# [Quoted text]
The transprecision computing paradigm: Concept, design, and applications

A. Cristiano I. Malossi; Michael Schaffner; Anca Mariana Molnos; L. Gammaitoni; Giuseppe Tagliavini; Andrew Emerson; Andres Tomas; Dimitrios S. Nikolopoulos; Eric Flamand; Norbert Wehn

Guaranteed numerical precision of each elementary step in a complex computation has been the mainstay of traditional computing systems for many years. This era, fueled by Moores law and the constant exponential improvement in computing efficiency, is at its twilight: from tiny nodes of the Internet-of-Things, to large HPC computing centers, sub-picoJoule/operation energy efficiency is essential for practical realizations. To overcome the power wall, a shift from traditional computing paradigms is now mandatory. In this paper we present the driving motivations, roadmap, and expected impact of the European project OPRECOMP. OPRECOMP aims to (i) develop the first complete transprecision computing framework, (ii) apply it to a wide range of hardware platforms, from the sub-milliWatt up to the MegaWatt range, and (iii) demonstrate impact in a wide range of computational domains, spanning IoT, Big Data Analytics, Deep Learning, and HPC simulations. By combining together into a seamless design transprecision advances in devices, circuits, software tools, and algorithms, we expect to achieve major energy efficiency improvements, even when there is no freedom to relax end-to-end application quality of results. Indeed, OPRECOMP aims at demolishing the ultra-conservative “precise” computing abstraction, replacing it with a more flexible and efficient one, namely transprecision computing.

# [Challenges]
1. According to the transprecision computing abstract, why is a shift away from traditional computing paradigms now mandatory? Answer in one to three sentences.
2. Count the lines of the records that contain the word "closest", and give only the number.
The records that follow have no connection to the abstract on transprecision computing.

# [The data]
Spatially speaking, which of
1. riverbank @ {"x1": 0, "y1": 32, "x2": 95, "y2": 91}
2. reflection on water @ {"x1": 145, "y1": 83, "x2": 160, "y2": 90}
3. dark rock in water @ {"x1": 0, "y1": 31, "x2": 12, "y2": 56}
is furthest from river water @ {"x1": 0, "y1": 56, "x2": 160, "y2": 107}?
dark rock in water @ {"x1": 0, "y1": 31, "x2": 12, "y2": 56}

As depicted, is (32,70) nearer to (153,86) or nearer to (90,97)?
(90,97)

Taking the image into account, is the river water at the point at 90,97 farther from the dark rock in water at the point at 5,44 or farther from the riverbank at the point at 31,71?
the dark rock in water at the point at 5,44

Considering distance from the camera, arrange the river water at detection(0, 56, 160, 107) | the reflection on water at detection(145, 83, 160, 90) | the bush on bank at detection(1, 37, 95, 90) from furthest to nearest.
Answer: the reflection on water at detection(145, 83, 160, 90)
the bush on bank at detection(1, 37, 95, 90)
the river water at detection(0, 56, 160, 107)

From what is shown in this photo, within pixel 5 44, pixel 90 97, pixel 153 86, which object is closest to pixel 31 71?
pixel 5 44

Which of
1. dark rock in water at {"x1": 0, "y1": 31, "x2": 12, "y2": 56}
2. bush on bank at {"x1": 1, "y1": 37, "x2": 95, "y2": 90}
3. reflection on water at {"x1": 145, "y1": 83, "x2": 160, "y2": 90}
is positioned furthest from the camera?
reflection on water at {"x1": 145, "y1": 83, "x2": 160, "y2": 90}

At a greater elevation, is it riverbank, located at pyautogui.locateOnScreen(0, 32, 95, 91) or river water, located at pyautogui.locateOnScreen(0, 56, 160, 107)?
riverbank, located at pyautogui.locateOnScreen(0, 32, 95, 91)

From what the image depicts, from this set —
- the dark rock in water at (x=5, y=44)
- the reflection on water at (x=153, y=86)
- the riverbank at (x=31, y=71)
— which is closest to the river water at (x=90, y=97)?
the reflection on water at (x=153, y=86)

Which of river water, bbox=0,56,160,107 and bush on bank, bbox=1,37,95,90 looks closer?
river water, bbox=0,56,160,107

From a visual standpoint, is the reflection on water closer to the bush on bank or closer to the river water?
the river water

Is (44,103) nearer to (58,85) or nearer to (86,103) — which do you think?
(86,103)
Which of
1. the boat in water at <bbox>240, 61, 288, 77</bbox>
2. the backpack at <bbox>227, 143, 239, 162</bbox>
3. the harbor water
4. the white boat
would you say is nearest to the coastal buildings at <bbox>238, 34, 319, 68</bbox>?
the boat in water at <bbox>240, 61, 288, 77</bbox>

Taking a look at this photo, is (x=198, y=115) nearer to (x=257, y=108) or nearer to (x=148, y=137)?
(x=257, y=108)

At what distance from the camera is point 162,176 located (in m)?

# [Responses for each task]
1. A shift is mandatory to overcome the power wall. The era of guaranteed precision, fueled by Moore's law and steady exponential gains in computing efficiency, is at its twilight. Systems from tiny Internet-of-Things nodes to large HPC centers now need sub-picoJoule/operation energy efficiency to be practical.

2. 2